TEXTO:
-----

A
Brasília que Hollywood verá é a pior delas. Existe amor em BsB .Democracia em
Vertigem mostrará ao mundo uma cidade gelada e vazia. Não se enganem: a
verdadeira capital do Brasil é outra. (*Por Conceição Freitas)
Brasília
nunca terá, em sua história, tantos visitantes (virtuais) numa só noite, a de 9
de fevereiro próximo. A se levar em conta a audiência do ano passado, 26,5
milhões de adoradores do cinema devem assistir à entrega do Oscar, em Los
Angeles. Por segundos que seja, o maior sítio moderno do mundo estará nos
telões do Teatro Dolby e nas telinhas domésticas do planeta.
Pobre
Brasília, mais uma vez será julgada pelos seus mais graves defeitos – a
monumentalidade excessiva (pleonasmo necessário) e sua frieza de mármore no
deserto. As imagens da cidade em Democracia em Vertigem se resumem ao circuito
do poder, e não poderia ser diferente, posto que é um documentário político.

-----

DADOS FORNECIDOS:
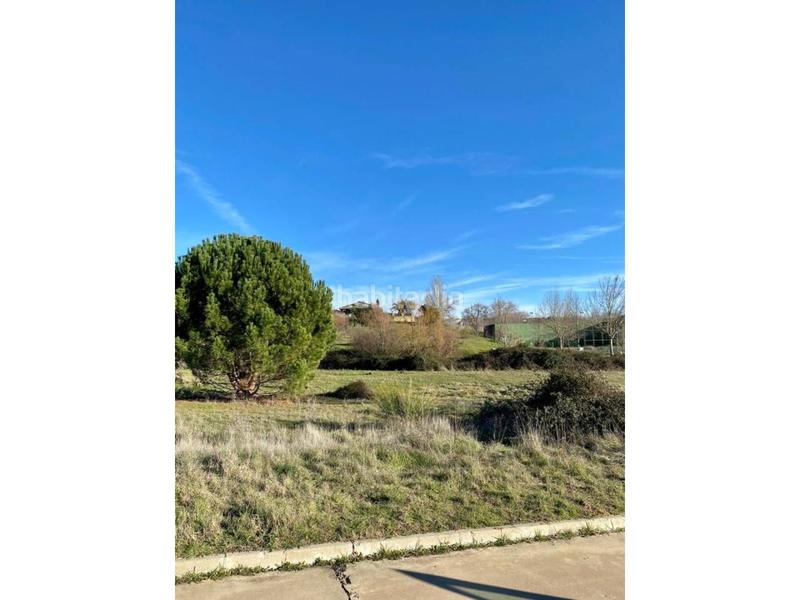 Foto 5838a510-e6cd-44af-b313-fcf1e538778b. Terreno residenziale in calle ávila 2154 in Casar (El)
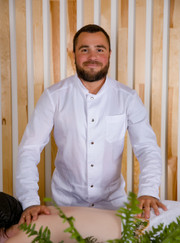 Массажист, спа-специалист Алексей Клюкин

-----

ATIVIDADES:
1/ Resuma em duas frases o texto sobre Brasília no Oscar.
2/ Responda com base no texto sobre Brasília no Oscar, uma resposta por linha:
(a) Em que data vai acontecer a entrega do Oscar?
(b) Quantas pessoas devem assistir à cerimônia, segundo a audiência do ano passado?
(c) Por que as imagens de Brasília em Democracia em Vertigem se resumem ao circuito do poder?
3/ Continue o texto sobre Brasília no Oscar a partir da última frase.

SUAS RESPOSTAS:
1/ Na noite da entrega do Oscar, em 9 de fevereiro, Brasília vai aparecer nos telões do Teatro Dolby e nas telas de casa no mundo inteiro, com uma audiência estimada em 26,5 milhões de pessoas. Em Democracia em Vertigem, a cidade aparece gelada e vazia e mais uma vez será julgada pela monumentalidade excessiva e pela frieza de mármore no deserto, já que as imagens do documentário político se resumem ao circuito do poder.

2/
(a) Em 9 de fevereiro.
(b) 26,5 milhões de pessoas.
(c) Porque é um documentário político.

3/
O tom de
voz confessional e lamentoso da narradora, a também diretora e produtora Petra
Costa, ajuda a reduzir Brasília a um cemitério, e os ministérios, a túmulos
cartesianamente dispostos. Mesmo quando a câmera dá rasantes sobre o canteiro
central da Esplanada, em dias de grandes manifestações, o que se vê são os
vazios da cidade pontuados de vermelho sobre o verde da grama. Como se o
deserto tivesse sido temporariamente ocupado por um bando de camelos
avermelhados (O coletivo de camelo é cáfila, palavra que deixaria Brasília
ainda mais estranha).
O que
será aquela luz horizontal flutuando na escuridão? Seria o visitante de um
planeta-poético pousando delicados poemas geométricos na noite do Planalto
Central? Mais bela obra de Niemeyer, pro meu gosto, o Palácio da Alvorada surge
numa belíssima imagem noturna à altura de seu esplendor ao mesmo tempo
monástico e diáfano.
Quando
clareia o dia, o Palácio da Alvorada aparece em estado de solidão sepulcral.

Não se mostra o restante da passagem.